= Faith deconstruction =

Evangelical Christian movement

Faith deconstruction, also known as deconstructing faith, religious deconstruction, or simply deconstruction, is a process during which religious believers reexamine and question their beliefs. It originated in American evangelicalism, where it may be called evangelical deconstruction. The term rose in popularity in connection with the exvangelical movement, which began in 2016. It is sometimes called the deconstruction movement. Subsequently, the term religious deconstruction has been applied to other religions as well.

During deconstruction, people doubt their beliefs, identity, and practices. They may struggle and experience anxiety. Some eventually modify their beliefs into something more satisfactory to the believer. This results in a rejection of religion for some, and a revised or renewed faith for others.

The term takes its name from Jacques Derrida's philosophical concept of deconstruction, although it has only a loose relationship to that concept.

==Description==
Deconstruction is a process of personal religious re-examination. People who deconstruct have described destabilizing feelings of anxiety, guilt, anger, confusion, and fear, as well as curiosity, awe, and liberation. As an open-ended process, the outcome of deconstruction is uncertain.

===Definitions===
The term can have a range of meanings. Alisa Childers defines deconstruction as "the process of systematically dissecting and often rejecting the beliefs you grew up with". Tyler Huckabee, writing for Relevant magazine, defines it as "a process of re-examining the faith you grew up with". John Stonestreet and Timothy Padgett note that it is used both descriptively (covering everything from the deconversion of Kevin Max, through the soul searching of Derek Webb, to the theological revisions of Jen Hatmaker and Rob Bell), or prescriptively ("recommended, especially to those questioning what they’ve grown up with, as a courageous thing to do").

Alan Jamieson, in his book A Churchless Faith, describes faith deconstruction as follows:

The deconstruction of their previously received faith leads people engaged in this process to successively examine the individual components of their faith. People engaged in the deconstruction of their faith remove each article of the belief and value system of their received faith and submit it to a process of ongoing reflection. This process involves a questioning and scrutinizing of the particular belief or value. The important aspect of this process is that each component of their faith is critiqued on the basis of whether the individual will appropriate it as part of their own personal belief or value system.

There is broad agreement that the term is derived from Jacques Derrida's philosophical concept of deconstruction.
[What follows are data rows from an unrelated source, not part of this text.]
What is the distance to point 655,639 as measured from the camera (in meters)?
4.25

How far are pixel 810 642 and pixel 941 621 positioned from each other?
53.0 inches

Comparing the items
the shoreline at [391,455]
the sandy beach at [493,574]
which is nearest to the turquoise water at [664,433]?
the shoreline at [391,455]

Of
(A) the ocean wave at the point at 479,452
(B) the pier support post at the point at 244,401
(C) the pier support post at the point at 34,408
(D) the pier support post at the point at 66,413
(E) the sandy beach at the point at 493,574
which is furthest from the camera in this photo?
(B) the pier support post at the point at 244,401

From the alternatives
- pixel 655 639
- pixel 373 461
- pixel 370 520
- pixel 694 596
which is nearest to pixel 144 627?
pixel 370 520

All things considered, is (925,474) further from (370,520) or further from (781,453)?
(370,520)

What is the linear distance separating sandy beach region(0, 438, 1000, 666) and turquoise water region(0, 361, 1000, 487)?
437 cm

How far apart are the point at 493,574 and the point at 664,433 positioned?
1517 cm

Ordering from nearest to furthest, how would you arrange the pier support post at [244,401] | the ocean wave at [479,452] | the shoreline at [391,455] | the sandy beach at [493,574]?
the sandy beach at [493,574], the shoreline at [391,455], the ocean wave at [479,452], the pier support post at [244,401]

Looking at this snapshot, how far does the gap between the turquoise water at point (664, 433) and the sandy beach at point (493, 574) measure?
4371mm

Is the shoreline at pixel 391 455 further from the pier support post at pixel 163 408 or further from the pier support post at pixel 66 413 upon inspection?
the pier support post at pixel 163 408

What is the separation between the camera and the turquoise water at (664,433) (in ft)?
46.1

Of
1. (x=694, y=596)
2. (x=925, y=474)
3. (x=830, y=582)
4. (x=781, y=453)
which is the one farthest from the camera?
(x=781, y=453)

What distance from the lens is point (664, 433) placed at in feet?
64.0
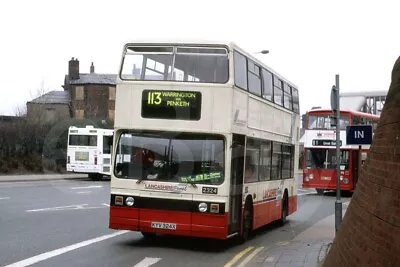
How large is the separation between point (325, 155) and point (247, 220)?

David Hayward, also known as "nakedpastor", says that he "co-opted the term" from Derrida, whose work he was reading at the time his beliefs started to erode.

===Spread===

Notable advocates of faith deconstruction include internet comedy duo Rhett McLaughlin and Link Neal (who published multiple podcast episodes detailing their spiritual deconstruction), John D. Caputo (who in 2007 wrote What Would Jesus Deconstruct?: The Good News of Postmodernism for the Church), and Richard Rohr. Prominent former Christians who underwent deconstruction include Joshua Harris (whose book I Kissed Dating Goodbye was foundational to purity culture and who briefly offered a course on deconstruction), Abraham Piper, and Marty Sampson.

As of February 2022, there were 293,026 posts on Instagram using the hashtag #deconstruction.

===Outcomes===

Psychologist Daryl R. Van Tongeren catalogs these possible outcomes following deconstruction:
- Religious reconstruction is retaining or rebuilding religious beliefs, often with a shift in religious identity. Some people who reconstruct report a feeling of spiritual growth and maturity.
- Religious deidentification is a reduction in religious identity or religious beliefs. Deidentification may be broken up into:
  - Disbelief in core tenets of religion, as for example an atheist or agnostic
  - Disengagement from emotional connection with the spiritual or divine
  - Discontinuance of religious rules, for example, reconsidering the requirement of sexual purity
  - Disaffiliation from religions social communities, for example, no longer attending worship services

==Responses==

After preaching a sermon in which he equated deconstruction with leaving the faith, Matt Chandler clarified that it "doesn’t mean doubt or theological wrestle or struggling through church hurt". John Cooper has stated, "It is time that we declare war against this deconstruction Christian movement... There is nothing Christian about it. It is a false religion."

Carl Trueman argues that the "(mis)use of the Derridean d-word gives the whole a specious veneer of intellectualism and a certain superannuated postmodern chic".